*QUOTED PASSAGE*

As for the fall in the dollar, this is an immediate expression of the catastrophic situation of the world’s greatest power. To escape from the collapse of the 1982 recession, American capital was forced to resort to a new headlong flight into debt, and in particular to a fantastic increase in the budget deficit (see graph). Between 1982-85, the latter almost doubled, from $128 billion to $224 billion (and estimates place it no lower than $230 billion in 1986), which is about the equivalent of a year’s GNP for Belgium and Spain together, or of the sum total of the Mexican, Brazilian, and Venezuelan debt! As for its balance of payments - the difference between its exports and imports - the deficit has grown from $34 billion in 1982 to $124 billion in 1985, in other words a 265% increase in three years. We have thus arrived at a point - highly significant of the state of health of world capital - where the world’s greatest economic power has become the world’s most indebted state.
The collapse of the dollar’s exchange rate is a sign of this state of affairs. US capital is obliged to let the exchange rate fall, on the one hand because this is the easiest way of reducing its astronomical debt (owed in dollars), and on the other because it has no other way of improving the competivity of its goods on the world market.

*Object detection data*
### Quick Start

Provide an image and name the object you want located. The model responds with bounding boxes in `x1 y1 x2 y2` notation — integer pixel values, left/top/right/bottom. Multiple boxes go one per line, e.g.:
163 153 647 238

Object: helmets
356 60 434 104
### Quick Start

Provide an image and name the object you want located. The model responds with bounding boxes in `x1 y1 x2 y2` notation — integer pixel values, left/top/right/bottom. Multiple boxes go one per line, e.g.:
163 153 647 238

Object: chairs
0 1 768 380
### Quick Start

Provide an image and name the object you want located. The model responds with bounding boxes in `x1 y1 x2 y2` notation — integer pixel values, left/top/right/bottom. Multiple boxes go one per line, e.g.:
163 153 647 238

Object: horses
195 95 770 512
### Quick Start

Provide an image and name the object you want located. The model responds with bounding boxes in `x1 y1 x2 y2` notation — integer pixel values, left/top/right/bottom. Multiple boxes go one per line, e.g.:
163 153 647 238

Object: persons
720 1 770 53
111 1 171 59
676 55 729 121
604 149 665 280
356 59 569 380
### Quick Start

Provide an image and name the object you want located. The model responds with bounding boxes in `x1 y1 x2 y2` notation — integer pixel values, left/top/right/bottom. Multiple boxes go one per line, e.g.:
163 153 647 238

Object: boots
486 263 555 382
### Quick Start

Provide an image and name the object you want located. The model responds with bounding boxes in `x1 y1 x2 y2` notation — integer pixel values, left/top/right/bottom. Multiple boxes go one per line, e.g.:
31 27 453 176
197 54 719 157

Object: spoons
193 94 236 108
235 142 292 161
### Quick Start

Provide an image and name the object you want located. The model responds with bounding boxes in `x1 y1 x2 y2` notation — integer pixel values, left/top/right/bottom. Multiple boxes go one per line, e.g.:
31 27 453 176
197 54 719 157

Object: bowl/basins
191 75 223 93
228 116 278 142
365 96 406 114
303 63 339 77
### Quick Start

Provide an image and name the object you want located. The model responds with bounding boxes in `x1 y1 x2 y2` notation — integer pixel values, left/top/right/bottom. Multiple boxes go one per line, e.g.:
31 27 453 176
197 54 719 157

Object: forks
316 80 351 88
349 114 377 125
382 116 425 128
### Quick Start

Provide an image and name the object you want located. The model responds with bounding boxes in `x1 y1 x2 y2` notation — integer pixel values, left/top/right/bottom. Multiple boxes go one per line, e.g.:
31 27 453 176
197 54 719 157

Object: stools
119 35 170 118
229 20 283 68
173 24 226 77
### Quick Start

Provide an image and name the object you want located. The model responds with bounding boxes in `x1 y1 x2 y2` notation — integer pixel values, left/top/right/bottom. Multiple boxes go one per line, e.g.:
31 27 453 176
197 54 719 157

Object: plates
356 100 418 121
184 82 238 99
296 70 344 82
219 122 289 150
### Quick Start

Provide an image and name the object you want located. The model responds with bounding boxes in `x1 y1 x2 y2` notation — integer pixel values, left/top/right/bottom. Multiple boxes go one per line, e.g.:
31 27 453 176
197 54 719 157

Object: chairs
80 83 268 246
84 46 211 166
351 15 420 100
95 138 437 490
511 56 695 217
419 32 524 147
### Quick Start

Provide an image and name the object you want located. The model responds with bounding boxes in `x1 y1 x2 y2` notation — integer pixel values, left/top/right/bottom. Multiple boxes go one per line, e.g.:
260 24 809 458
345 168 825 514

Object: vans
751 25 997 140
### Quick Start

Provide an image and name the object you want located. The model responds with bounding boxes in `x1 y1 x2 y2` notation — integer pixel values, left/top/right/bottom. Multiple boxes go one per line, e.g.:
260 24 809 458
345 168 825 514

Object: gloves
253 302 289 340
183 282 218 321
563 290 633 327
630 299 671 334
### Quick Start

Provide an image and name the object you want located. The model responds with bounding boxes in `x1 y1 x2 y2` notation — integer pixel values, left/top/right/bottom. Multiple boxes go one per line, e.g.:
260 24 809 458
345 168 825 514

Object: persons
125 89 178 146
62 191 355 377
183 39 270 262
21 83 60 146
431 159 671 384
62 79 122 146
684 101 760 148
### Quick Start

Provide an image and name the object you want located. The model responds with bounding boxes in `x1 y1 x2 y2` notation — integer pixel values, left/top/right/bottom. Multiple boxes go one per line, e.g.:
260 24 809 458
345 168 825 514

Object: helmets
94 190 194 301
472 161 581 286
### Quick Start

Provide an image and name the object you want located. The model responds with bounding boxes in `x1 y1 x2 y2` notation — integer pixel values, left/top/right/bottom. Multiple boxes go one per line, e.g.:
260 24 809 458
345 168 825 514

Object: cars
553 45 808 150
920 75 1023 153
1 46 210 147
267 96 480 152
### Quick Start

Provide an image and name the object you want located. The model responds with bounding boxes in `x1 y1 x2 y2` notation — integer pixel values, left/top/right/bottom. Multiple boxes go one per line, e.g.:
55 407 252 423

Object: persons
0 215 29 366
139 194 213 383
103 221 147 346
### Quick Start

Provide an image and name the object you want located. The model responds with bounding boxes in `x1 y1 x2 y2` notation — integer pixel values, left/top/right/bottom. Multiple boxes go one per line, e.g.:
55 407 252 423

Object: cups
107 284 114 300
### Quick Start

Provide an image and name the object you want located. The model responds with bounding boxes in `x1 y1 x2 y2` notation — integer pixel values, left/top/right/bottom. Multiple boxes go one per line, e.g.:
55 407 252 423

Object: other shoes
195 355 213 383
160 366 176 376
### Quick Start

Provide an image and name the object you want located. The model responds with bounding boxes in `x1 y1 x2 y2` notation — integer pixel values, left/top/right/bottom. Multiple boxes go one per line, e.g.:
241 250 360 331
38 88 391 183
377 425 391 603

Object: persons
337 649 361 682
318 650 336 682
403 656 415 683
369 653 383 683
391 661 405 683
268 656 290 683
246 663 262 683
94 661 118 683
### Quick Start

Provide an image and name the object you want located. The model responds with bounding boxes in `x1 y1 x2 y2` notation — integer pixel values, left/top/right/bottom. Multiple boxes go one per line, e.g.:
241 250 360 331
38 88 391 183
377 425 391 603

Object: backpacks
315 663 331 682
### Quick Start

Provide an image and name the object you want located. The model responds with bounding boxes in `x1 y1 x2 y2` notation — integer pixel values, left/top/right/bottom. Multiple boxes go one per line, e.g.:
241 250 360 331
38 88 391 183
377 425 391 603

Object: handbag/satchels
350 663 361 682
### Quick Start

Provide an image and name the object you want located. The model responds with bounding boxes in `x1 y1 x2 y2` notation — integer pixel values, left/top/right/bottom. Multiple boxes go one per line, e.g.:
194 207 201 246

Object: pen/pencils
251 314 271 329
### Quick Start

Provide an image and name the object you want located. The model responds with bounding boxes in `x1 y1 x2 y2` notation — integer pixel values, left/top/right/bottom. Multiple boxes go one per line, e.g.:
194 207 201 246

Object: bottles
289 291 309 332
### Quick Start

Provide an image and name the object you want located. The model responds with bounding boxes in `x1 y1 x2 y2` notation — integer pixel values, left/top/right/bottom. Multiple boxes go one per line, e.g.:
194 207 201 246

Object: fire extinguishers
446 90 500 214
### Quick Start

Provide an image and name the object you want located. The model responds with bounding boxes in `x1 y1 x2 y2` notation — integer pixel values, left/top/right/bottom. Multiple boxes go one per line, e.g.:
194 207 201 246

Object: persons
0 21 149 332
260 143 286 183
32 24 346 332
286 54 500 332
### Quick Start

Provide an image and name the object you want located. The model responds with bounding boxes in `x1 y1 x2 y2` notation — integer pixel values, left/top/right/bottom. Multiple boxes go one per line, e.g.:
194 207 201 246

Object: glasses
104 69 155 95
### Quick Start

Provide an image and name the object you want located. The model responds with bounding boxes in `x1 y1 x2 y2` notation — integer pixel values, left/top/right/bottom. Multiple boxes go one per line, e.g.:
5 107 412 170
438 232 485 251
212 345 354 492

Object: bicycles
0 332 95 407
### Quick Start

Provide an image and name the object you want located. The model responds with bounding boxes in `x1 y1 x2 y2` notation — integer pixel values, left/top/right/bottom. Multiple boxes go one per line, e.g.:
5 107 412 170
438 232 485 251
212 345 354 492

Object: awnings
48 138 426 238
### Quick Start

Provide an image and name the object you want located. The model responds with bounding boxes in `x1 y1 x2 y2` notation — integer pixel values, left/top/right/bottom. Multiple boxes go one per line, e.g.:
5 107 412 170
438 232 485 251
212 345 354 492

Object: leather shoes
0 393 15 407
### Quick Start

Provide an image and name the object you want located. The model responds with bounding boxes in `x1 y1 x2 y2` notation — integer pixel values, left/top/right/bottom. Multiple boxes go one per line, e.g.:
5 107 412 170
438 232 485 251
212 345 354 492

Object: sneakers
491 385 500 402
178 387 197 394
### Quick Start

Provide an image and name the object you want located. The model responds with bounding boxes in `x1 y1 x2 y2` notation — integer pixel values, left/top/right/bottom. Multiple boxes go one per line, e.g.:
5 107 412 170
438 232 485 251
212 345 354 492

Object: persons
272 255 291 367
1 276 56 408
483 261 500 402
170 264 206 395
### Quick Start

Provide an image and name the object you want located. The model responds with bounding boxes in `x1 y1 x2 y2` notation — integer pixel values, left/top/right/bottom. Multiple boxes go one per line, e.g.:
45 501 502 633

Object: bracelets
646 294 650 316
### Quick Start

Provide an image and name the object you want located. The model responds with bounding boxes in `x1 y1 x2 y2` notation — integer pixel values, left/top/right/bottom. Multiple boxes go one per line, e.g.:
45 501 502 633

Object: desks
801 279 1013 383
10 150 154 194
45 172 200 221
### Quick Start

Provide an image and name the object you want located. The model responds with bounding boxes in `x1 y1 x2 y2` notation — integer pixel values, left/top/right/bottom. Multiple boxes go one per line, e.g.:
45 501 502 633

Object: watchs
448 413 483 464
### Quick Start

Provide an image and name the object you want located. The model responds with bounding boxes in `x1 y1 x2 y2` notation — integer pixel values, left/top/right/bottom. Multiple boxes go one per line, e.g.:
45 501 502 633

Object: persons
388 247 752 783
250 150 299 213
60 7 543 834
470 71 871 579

*THINGS TO DO*
1. In the text on the fall of the dollar, what figures does the budget deficit grow from and to between 1982 and 1985?
2. Turn the paragraph of the dollar text that begins "The collapse of the dollar's exchange rate" into a short bulleted list that keeps its main facts.

*SOLUTIONS FOR EACH TASK*
1. It grows from $128 billion to $224 billion.

2.
- The collapse of the dollar's exchange rate is a sign of the situation described.
- US capital has to let the exchange rate fall for two reasons:
  - It is the easiest way to reduce its enormous debt, which is owed in dollars.
  - It has no other way to make its goods more competitive on the world market.